§ Task
Pick out and copy every line in the records below that contains the word "roof". Case counts, so a line matches only if its capital and lowercase letters match the word's.
## BEGIN Exercise inputs
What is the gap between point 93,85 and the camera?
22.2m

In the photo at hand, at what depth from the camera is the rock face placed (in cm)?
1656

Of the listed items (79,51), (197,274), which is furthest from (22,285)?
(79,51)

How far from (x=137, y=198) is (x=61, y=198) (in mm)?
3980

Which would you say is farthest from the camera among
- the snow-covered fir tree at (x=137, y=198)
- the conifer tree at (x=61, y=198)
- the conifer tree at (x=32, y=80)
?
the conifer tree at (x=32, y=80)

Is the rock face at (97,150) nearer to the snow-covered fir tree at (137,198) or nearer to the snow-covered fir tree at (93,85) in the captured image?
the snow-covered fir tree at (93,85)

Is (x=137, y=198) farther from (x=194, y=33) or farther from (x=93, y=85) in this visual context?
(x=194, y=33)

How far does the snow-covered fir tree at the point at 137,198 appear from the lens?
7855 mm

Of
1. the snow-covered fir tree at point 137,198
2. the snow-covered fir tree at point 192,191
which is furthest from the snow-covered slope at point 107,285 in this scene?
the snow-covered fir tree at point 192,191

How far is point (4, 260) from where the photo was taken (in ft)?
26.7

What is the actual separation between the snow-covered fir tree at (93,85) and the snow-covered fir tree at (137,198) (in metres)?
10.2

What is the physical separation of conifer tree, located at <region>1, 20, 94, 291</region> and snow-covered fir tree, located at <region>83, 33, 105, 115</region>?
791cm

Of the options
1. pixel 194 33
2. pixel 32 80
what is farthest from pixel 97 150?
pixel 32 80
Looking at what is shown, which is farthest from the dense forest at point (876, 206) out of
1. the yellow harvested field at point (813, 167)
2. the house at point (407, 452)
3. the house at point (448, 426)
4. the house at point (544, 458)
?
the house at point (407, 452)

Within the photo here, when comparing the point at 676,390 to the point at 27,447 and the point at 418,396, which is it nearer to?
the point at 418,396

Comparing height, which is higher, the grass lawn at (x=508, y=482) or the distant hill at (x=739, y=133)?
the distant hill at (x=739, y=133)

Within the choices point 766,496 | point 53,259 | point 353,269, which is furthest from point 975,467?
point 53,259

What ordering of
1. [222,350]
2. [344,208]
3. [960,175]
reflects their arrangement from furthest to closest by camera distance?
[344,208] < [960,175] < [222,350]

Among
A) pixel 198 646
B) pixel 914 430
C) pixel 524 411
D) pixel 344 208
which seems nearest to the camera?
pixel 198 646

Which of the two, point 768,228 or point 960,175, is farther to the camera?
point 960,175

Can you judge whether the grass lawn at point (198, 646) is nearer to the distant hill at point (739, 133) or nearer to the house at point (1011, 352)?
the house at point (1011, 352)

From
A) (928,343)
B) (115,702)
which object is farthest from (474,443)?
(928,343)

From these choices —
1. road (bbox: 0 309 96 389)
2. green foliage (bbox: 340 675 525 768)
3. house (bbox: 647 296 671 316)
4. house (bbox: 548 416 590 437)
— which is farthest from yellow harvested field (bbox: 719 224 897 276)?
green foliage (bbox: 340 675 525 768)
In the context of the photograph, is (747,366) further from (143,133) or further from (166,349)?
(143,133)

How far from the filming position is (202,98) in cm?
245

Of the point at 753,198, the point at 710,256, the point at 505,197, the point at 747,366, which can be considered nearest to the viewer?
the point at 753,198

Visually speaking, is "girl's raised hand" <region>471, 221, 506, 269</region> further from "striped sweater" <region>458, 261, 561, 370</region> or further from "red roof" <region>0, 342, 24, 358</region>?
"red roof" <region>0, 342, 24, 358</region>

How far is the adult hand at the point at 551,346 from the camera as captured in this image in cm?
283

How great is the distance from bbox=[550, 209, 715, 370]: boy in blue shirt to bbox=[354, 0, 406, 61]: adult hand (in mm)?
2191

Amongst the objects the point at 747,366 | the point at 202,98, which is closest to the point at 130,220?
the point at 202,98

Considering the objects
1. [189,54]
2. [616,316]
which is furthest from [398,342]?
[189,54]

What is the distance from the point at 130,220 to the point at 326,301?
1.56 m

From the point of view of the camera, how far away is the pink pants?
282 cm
## END Exercise inputs
§ Correct result
Visually speaking, is "girl's raised hand" <region>471, 221, 506, 269</region> further from "striped sweater" <region>458, 261, 561, 370</region> or further from "red roof" <region>0, 342, 24, 358</region>?
"red roof" <region>0, 342, 24, 358</region>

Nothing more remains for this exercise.